WebHere is an Objective-C framework for web scraping, packaged for iOS 8+ and OSX 10.10+ platforms.
Briefly put, web scraping is parsing of a website and extraction of data from the HTML pages contained in it.
This work has been inspired by RestKit, but aimed at HTML data and working in a simpler form (no mapping upfront, model classes declare their own building strategy); it is mostly relying on:
- AFNetworking to perform all network operations.
- GDataXML-HTML to extract data using XPath.
Those two projects really deserve attention on their own, make sure to visit their page and understand their APIs, as WebHere will mostly provide a unified facade to their APIs.
- Downloads HTML pages and extracts data into user-defined classes.
- Allows the user to use XPath to query the HTML document.
- Pre-defined methods to extract links and forms.
- Tested.
- At this moment only GET and POST REST methods have been tested.
- Please pay attention to the legal issues when peforming web scraping.

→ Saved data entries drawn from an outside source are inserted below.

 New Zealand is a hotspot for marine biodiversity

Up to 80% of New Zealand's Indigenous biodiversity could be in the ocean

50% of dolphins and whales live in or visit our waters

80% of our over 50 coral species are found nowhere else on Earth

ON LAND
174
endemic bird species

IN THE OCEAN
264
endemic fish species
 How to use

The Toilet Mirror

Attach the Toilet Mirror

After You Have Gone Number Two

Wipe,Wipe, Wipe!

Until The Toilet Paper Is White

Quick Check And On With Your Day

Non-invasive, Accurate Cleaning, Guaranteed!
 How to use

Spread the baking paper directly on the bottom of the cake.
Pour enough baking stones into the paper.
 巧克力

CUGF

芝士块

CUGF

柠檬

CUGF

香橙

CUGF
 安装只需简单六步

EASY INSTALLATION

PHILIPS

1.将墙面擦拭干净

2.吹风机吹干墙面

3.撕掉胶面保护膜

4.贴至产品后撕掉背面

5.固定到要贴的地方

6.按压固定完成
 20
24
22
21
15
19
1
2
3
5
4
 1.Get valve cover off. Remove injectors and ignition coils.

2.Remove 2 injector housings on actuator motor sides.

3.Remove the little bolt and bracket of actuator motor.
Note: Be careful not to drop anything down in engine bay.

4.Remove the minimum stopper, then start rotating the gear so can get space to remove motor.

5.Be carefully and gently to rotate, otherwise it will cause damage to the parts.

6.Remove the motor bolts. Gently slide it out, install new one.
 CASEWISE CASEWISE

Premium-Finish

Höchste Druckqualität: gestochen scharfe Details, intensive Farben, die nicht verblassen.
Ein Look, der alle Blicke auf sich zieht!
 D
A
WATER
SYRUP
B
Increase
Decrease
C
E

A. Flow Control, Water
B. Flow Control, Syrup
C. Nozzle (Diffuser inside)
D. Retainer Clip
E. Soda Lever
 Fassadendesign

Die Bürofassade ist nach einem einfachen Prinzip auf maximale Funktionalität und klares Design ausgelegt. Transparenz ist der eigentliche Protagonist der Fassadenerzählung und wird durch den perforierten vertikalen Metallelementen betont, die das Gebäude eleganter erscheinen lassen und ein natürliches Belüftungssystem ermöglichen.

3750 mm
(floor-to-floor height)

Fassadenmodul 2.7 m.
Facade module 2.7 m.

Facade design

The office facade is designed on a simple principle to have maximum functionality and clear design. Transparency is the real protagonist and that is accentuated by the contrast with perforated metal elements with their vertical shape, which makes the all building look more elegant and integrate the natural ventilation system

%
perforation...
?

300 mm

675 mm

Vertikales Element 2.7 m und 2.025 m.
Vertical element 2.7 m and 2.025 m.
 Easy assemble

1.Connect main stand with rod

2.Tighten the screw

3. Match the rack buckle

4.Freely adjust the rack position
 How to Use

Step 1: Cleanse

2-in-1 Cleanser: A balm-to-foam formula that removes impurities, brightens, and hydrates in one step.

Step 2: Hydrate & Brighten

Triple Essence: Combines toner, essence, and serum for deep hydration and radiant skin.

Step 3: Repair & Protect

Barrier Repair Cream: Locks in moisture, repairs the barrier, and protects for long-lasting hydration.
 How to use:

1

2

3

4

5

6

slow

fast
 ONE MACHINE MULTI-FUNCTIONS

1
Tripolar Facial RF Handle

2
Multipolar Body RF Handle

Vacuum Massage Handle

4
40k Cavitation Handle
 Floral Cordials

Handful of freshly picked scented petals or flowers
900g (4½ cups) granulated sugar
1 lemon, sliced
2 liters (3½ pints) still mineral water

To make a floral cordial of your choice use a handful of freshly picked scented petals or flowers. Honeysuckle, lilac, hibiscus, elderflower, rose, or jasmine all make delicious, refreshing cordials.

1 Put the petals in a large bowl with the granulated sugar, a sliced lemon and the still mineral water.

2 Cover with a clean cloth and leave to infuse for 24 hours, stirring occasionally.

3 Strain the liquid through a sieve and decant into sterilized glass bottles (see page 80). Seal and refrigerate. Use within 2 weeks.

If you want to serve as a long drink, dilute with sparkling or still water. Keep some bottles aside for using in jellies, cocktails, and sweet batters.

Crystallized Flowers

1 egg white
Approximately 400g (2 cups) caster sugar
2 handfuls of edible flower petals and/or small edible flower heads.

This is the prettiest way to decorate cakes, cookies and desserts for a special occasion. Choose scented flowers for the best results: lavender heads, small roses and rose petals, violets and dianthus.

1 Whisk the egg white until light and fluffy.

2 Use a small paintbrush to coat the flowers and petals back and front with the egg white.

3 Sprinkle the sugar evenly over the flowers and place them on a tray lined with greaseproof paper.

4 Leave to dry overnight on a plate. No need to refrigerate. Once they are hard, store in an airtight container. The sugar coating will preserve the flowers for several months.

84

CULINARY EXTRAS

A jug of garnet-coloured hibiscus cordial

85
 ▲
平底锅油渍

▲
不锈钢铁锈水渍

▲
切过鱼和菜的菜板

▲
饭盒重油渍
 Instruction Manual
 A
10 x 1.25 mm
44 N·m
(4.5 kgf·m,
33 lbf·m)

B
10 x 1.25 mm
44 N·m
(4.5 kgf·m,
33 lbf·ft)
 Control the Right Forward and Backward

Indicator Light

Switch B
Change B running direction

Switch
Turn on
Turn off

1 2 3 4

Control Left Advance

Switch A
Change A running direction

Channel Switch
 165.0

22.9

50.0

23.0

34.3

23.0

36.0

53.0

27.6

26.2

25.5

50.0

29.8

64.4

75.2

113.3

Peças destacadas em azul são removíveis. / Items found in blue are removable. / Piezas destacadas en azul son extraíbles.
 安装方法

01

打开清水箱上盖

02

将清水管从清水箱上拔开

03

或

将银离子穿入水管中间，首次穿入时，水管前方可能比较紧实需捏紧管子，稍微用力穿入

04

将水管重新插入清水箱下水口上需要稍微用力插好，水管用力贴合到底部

To run the example project, clone the repo, and run pod install
from the Example directory first.
Having a look at the test cases provided should give you an overview of the API.
Example folder contains an iOS app that maps HTML to query Google.
Dependencies are automatically managed by Cocoapod. In case you have to add WebHere to your source tree and use it outside Cocoapod, you must add the following projects along with WebHere:
- AFNetworking for network operations
- GDataXML-HTML for XPath extraction
WebHere is available through CocoaPods. To install it, simply add the following line to your Podfile:
pod "WebHere"
Alternatively, you can add these sources as a git submodule.
Rui Lopes, rui.d.lopes@me.com
WebHere is available under the MIT license. See the LICENSE file for more info.
Project has been covered by unit tests using:
- Specta/Expecta for the generic testing framework.
- Nocilla for stubbing network requests.
Please notice that all tests are performed locally, meaning that no actual network access is needed, all requests being stubed by Nocilla.
- Fork it
- Create your feature branch
- Commit your changes
- Push to the branch
- Create new Pull Request